At times interacting with the world feels like such a struggle – a battle I have to wage with myself in order to write emails, reply to messages, post to the blog, or share happenings of note.

I’m not really sure I have a point to relate. I’m just sharing the way I feel at the moment. At least if you don’t see much from me you’ll understand why.


Going Out Out

We went “out out” last night. We took part in a charity fund-raiser quiz in town – held by the local rotary club. If you’re never heard of such a thing before, rotary clubs are run by local people who work together to solve community issues, provide aid, and promote goodwill. They also tend to be skewed heavily towards retired people – perhaps because they have time to devote to it.


We arrived at the venue ready to abide by the somewhat strict COVID guidelines in the invitation, only to discover that the hall was absolutely packed to the rafters with people who were pretty much ignoring any of the advice or guidelines. Oh well. We are fully vaccinated and did lateral flow tests before leaving the house – so we were not too worried. Seeing how many old people were crammed into the hall I began to wonder about their safety in each other’s company though.

We won the quiz. By quite some distance. An embarrassing distance, if I’m honest – especially as we drank prosecco throughout.

One guy in his late 50s across the room was apparently furious at being beaten. He made a complete arse of himself as the quiz started by standing up and shouting at everybody to “SHUT UP!”. We struggled to contain ourselves. Our singing of “We are the Champions” at the end was mostly aimed at him.

After not going “out out” for the better part of two years, the effects of an entire bottle of prosecco each came back to haunt us this morning. I still got up, still had a shower, and still got talked into going into town with my youngest daughter – but I won’t pretend I felt great. Distinctly second hand would be a bit more accurate. I think my body might be a bit annoyed with me.

We won though. And that’s what matters – or at least, it mattered for about a minute while we sang “we are the champions”. After the quiz we wandered how through the late night air and looked forward to meeting up over Christmas, and the New Year together.

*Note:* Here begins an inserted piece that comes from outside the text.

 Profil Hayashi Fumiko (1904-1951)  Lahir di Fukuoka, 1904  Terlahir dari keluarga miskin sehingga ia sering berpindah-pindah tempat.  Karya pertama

The world is slowly returning to normal. I’m not sure my liver is quite ready for it yet though.


In Other Words

It’s Friday. The end of another week. I’m sitting in the junk room in front of my work laptop, picking through source code of a recent project written by a co-worker in a language I have little experience of. In some ways it’s easier to learn from existing code than a text-book or a tutorial video.

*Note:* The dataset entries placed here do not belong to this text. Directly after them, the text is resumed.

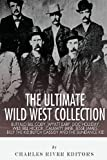 The Ultimate Wild West Collection, Charles River Charles River Editors, 1492339547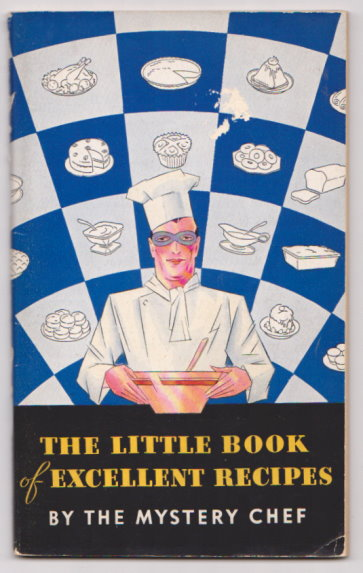 Image for Little Book of Excellent Recipes, the :  By the Mystery Chef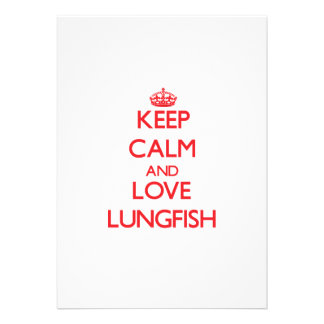 Keep calm and love Lungfish Personalized Invite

It’s funny – although I don’t know many real-world languages, I know countless computer languages, and feel perfectly at ease switching between them throughout the working day. Ask me to direct a taxi in France or Germany though, and I’ll start stumbling over words.

I guess one of the traits that software development has left me with is a fascination in how language works – the underlying structures and rules – why words are combined in the way they are. While visiting Germany regularly over the last few years, I loved the mechanical nature of the language – where many longer words are created by combining smaller words.

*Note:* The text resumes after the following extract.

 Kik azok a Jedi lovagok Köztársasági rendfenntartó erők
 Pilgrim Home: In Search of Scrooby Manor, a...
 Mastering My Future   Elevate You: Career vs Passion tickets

While chatting over a coffee one day, an Austrian colleague said something I will never forget – “you English – you say things without saying them”. She was right – we do. She has since moved on to further adventures, and I kind of miss her approach to dealing with the world. Some saw it as blunt, or rude. I saw straightforward and transparent.


Time to make a coffee. It’s always time to make a coffee.


Kindred Spirits

In the early days of the pandemic the office owned by the company I work for was closed, and sold. Ever since I have spent my days sitting in the dark of the junk room at home in front of several computers – writing code, taking part in conference calls, and occasionally wandering into the kitchen to make coffee.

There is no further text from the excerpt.